Beschreibung

 

Unerbittlich besteht König Melim-anna von Uruk auf dem Recht der ersten Brautnacht, ohne vom zunehmenden Frust seines Volkes oder den Ratschlägen seiner Vertrauten Notiz zu nehmen. Um dessen Grausamkeiten zu entgehen, beschließt Dumu-ugen, sich umzubringen – doch die Schöpfungsgöttin Namma vereitelt ihren Plan und birgt die angehende Braut in der Mitte des Salzmeeres. Als der König bei der Seefahrt dorthin auf mysteriöse Weise verschwindet, begibt sich zuletzt der Hymnendichter Mesch-ursang auf die Suche nach den Verschollenen. Doch hat er weder mit dem Seeungeheuer, das die Jungfer bewacht, noch der grenzenlosen Eifersucht der Liebesgöttin Inanna gerechnet.
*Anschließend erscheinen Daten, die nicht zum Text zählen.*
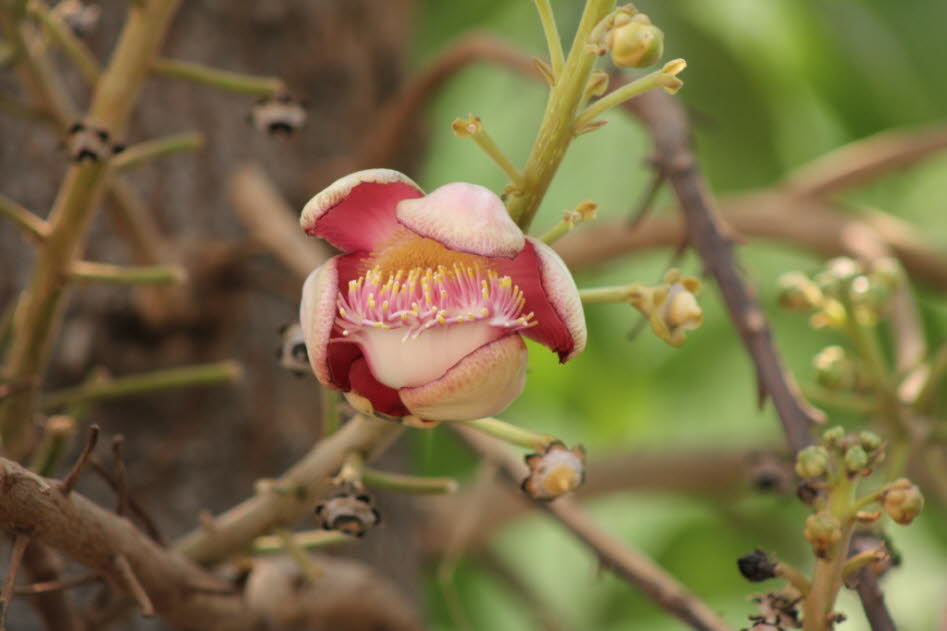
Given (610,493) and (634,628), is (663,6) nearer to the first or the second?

Ganz zu schweigen von Dumu-ugen selbst.

 

Zweiter Teil der ALTERA-ALA-ANIMAE-Ennealogie.

 



Mosaik


Leseprobe

Den Hymnendichter Mesch-ursang ließ er vor sich führen und sagt:

„Die Weissagung zeigte mir die verschwundene Jungfer.
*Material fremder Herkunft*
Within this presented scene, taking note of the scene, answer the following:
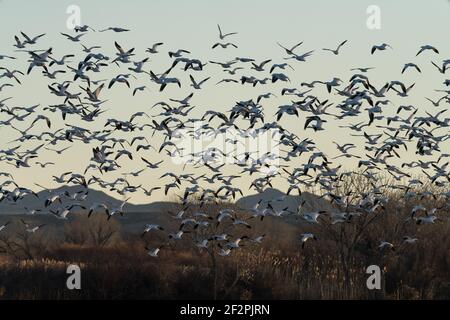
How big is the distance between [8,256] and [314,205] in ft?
58.3

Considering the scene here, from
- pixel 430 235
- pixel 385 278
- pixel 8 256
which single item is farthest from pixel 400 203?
pixel 8 256

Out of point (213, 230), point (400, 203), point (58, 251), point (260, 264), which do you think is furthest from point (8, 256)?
point (400, 203)

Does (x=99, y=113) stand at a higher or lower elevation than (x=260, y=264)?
higher

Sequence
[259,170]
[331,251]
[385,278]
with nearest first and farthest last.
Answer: [259,170] < [385,278] < [331,251]

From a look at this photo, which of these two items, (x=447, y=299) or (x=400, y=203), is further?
(x=400, y=203)

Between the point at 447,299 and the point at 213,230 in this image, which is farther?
the point at 213,230

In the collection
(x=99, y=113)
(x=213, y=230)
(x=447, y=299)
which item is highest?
(x=99, y=113)

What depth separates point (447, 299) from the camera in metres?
43.5

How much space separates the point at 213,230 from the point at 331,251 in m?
8.33
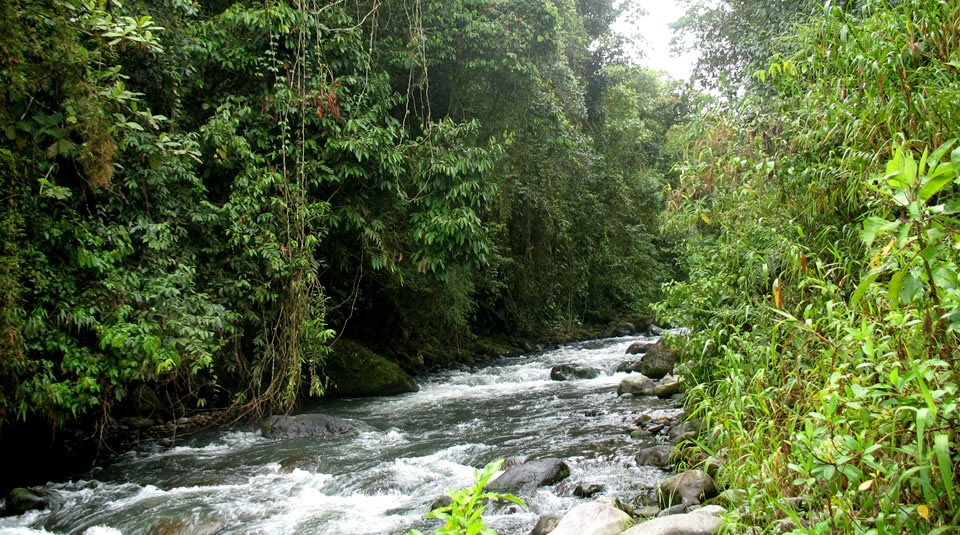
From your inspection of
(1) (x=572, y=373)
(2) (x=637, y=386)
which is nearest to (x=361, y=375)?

Dumu-ugen befindet sich im Salzmeer zwischen den Blättern einer Wasserblume.

In den Wellen zieht ein Ungeheuer seine Kreise.

Es kann das Mädchen nicht erreichen.

Die Weltschöpferin Namma beschützt das Mädchen.“

 

Der König erhob die Stimme und sagt:

„Mit neun Schiffen und einhundert Mannen werde ich aufbrechen.

Mit neun Schiffen und einhundert Mannen werde ich bis zum Salzmeer hinabfahren und das Ungeheuer töten.

Mit neun Schiffen und einhundert Mannen werde ich die Wasserblume brechen und die Jungfer nach Uruk zurückführen.“

 

Der Hymnendichter Mesch-ursang senkte sein Haupt und sagt:

„Wieso, oh König, willst du so viele Gefahren auf dich nehmen?

Wieso willst du deine Mannen, die du im Krieg brauchst, ins Verderben stürzen?

Wieso willst du dein Volk im Stich lassen?“

 

Der König antwortet mit folgenden Worten:

„Süß wie Dattelsirup, sagt das Volk, ist die Jungfer.

Keine Ruhe finde ich, ehe ich von diesem Sirup koste.“

 

Der Hymnendichter Mesch-ursang senkte sein Haupt und sagt:

„Wieso willst du jene Spröde beschlafen, die von ihren Eltern Sohn genannt wird?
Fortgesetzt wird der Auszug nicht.